*Challenge a:*
Please decide whether each statement agrees with the forum excerpt below, answering yes or no and quoting the words of the excerpt that settle it: (i) the partitioning config is best set on the time column; (ii) the field currently takes only one value; (iii) without partitioning or replica group based assignment, any segment can land on any server.

*Source excerpt:*
---*---
If I understand correctly this only applies to offline tables. Does
`segmentPartitionConfig` play together with the time column? The field only
accepts 1 value at the moment and I was wondering whether segments are
generated using `timeColumnName` and further partitioned using the
`segmentPartitionConfig`? If I don't specify partitioning then the segments
are effectively replicated to all the servers?
**@mayanks:** This config helps partition data on a primary key. You typically
don’t want to choose time column for this, but a column that appears on most
queries with equality predicate. If you don’t use any partitioning or replica
group based assignment, then each segment can go to any of the servers (n
copies).
**@dadelcas:** Thank you Mayank. So the attribute
`segmentConfig.timeColumnName` is not used in an offline table?
---*---
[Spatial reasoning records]
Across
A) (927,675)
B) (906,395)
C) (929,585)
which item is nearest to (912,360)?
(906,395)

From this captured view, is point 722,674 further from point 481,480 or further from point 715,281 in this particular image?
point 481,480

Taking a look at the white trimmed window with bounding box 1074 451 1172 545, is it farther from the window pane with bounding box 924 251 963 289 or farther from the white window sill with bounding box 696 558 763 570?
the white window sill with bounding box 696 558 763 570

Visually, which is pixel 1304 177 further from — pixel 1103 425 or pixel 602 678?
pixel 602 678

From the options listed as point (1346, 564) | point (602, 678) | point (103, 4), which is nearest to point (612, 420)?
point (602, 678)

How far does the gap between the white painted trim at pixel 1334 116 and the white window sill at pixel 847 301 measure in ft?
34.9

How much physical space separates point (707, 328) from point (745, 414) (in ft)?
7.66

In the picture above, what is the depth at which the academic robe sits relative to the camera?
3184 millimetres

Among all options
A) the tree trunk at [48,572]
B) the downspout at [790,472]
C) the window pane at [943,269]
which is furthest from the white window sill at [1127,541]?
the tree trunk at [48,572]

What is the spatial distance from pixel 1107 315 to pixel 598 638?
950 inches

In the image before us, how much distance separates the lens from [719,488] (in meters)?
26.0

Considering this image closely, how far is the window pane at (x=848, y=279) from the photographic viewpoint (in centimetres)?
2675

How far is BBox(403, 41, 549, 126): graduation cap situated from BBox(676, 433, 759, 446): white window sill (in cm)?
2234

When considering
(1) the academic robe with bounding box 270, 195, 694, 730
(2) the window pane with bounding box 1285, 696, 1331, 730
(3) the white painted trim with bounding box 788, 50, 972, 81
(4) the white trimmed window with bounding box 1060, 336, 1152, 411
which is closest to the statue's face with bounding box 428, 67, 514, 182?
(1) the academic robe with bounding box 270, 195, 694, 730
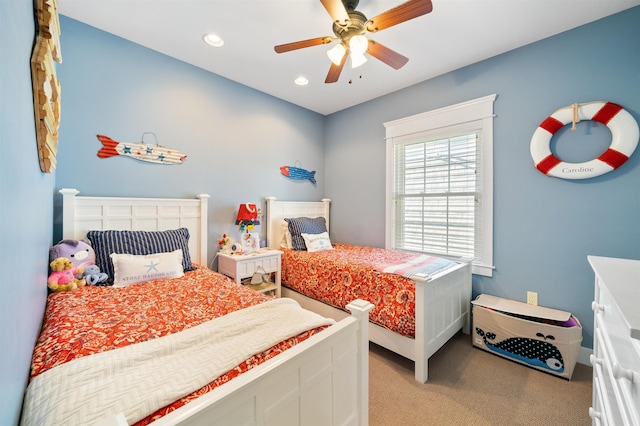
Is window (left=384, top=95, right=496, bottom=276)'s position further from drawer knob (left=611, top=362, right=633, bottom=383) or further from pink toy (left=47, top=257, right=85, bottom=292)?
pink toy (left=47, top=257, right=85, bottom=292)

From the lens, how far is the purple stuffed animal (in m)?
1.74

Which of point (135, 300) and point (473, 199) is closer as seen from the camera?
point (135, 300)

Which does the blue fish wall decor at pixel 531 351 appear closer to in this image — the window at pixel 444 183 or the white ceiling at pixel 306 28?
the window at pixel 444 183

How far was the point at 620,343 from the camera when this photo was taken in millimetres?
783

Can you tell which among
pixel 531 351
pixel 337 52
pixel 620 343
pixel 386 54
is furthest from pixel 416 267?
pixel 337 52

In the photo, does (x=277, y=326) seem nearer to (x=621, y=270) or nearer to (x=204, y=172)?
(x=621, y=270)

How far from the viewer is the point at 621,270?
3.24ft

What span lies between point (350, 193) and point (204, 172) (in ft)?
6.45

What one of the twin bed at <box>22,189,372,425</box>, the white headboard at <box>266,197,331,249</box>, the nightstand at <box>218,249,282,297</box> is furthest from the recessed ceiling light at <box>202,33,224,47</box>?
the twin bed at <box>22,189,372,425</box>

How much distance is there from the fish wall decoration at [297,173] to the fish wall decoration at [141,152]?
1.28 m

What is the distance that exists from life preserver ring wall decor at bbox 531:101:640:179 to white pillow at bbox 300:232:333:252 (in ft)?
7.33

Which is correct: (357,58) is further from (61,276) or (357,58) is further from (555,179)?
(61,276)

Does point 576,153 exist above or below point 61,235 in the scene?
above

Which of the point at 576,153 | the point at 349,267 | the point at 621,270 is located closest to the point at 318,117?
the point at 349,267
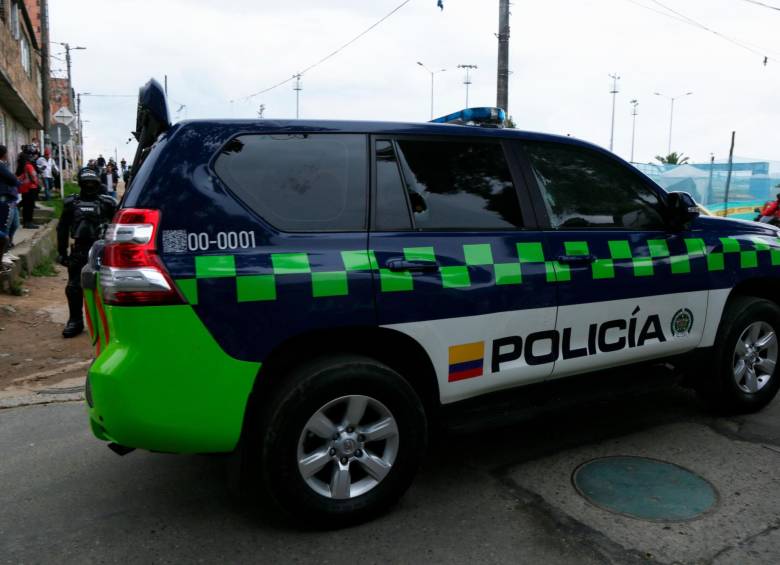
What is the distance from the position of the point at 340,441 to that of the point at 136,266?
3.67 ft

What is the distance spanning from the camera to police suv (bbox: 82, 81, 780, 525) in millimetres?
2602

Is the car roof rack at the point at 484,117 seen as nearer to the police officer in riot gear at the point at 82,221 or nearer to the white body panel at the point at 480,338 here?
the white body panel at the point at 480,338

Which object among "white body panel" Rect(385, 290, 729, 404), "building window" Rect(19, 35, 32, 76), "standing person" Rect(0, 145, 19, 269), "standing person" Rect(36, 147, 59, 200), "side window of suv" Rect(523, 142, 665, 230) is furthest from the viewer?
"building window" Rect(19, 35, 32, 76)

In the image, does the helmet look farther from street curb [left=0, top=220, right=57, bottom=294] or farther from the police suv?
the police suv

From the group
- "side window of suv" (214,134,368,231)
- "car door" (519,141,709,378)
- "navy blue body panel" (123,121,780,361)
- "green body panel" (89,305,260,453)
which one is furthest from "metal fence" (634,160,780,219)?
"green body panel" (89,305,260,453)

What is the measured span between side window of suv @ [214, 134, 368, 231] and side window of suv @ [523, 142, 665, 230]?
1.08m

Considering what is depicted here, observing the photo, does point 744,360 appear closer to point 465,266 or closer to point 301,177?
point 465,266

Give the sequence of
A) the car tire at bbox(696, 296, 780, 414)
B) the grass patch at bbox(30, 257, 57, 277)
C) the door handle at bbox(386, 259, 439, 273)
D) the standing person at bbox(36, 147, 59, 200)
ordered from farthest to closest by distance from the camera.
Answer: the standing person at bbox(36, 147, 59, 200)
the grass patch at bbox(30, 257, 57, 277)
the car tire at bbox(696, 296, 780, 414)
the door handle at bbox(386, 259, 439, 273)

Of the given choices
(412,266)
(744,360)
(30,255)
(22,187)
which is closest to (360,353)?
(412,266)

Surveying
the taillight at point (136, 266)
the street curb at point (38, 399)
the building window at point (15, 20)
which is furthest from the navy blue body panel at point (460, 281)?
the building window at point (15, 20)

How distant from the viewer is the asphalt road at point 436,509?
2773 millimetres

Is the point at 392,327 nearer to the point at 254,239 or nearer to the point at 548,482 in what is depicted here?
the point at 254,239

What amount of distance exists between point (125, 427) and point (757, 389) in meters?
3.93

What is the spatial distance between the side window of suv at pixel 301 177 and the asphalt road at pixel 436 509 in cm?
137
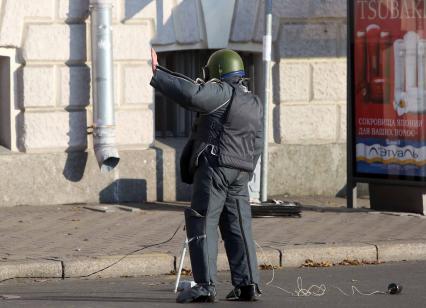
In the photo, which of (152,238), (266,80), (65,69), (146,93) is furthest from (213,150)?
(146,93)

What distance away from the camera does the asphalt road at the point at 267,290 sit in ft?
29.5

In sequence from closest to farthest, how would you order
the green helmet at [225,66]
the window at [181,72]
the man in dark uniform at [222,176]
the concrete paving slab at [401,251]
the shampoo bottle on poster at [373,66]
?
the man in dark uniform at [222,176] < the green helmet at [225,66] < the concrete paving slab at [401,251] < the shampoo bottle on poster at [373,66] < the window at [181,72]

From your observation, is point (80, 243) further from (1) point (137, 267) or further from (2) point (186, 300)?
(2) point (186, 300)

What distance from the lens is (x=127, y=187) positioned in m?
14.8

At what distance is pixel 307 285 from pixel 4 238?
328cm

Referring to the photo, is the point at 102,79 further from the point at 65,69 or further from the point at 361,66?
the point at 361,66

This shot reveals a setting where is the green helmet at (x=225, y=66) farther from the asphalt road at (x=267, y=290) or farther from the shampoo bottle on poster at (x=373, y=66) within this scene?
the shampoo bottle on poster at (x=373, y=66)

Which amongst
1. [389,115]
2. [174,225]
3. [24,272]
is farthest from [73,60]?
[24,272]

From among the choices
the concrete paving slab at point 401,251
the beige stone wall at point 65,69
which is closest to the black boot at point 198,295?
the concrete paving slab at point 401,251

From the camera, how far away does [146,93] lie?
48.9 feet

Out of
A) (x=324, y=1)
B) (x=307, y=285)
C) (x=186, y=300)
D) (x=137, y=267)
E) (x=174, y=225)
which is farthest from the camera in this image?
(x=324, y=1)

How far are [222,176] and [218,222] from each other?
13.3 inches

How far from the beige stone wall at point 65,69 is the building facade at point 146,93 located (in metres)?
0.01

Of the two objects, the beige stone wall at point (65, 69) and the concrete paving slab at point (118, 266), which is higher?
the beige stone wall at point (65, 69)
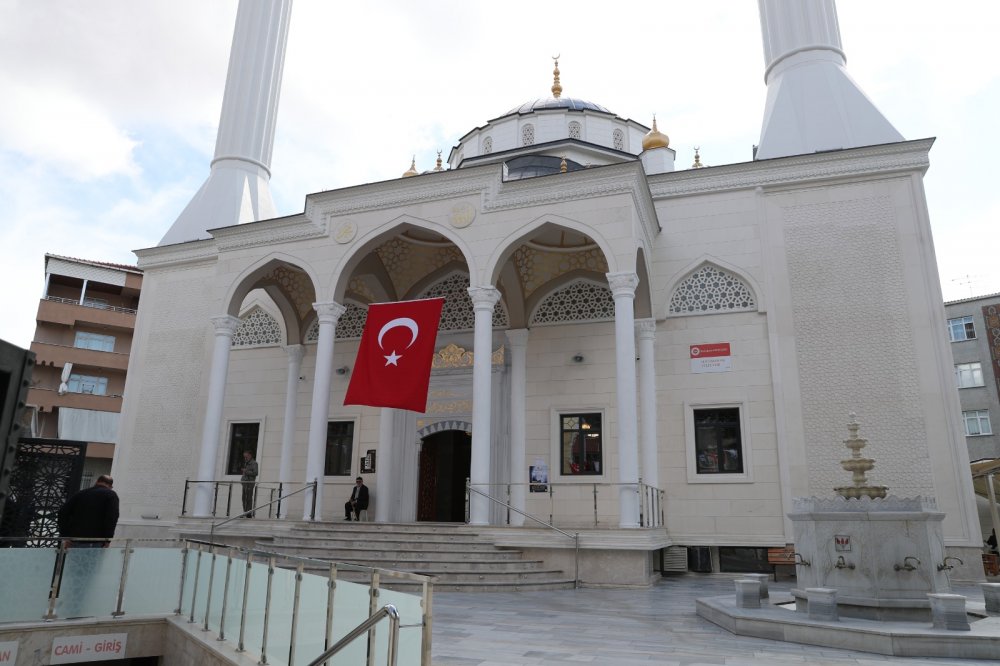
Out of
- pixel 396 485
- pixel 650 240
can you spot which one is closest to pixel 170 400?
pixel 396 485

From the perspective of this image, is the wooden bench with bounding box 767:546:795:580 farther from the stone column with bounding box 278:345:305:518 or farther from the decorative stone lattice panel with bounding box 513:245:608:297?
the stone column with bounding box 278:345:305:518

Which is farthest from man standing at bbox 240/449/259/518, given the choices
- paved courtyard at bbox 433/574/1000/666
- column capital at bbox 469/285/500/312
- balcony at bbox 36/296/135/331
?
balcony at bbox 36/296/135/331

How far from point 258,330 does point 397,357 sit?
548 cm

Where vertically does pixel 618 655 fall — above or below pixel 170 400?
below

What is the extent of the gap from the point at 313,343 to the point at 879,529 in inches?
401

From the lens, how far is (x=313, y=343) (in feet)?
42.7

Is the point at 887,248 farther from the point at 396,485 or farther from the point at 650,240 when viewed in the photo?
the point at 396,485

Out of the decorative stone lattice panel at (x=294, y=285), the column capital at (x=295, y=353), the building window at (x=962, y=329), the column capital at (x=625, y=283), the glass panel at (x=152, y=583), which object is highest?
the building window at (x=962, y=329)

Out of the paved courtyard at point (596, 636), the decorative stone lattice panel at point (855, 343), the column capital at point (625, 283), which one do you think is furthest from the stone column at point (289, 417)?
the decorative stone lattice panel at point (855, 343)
---*---
*Challenge b:*
Locate every line of the entries above that holds the string "meters", matching case exactly, and copy each such line.

*Solution a:*
(i) No: "You typically don’t want to choose time column for this"
(ii) Yes: "The field only accepts 1 value at the moment"
(iii) Yes: "each segment can go to any of the servers"

*Solution b:*
In the image before us, how much distance separates the lens from [719,488] (in meters)?
What amount of distance exists between point (125, 427) and point (757, 389) in meters?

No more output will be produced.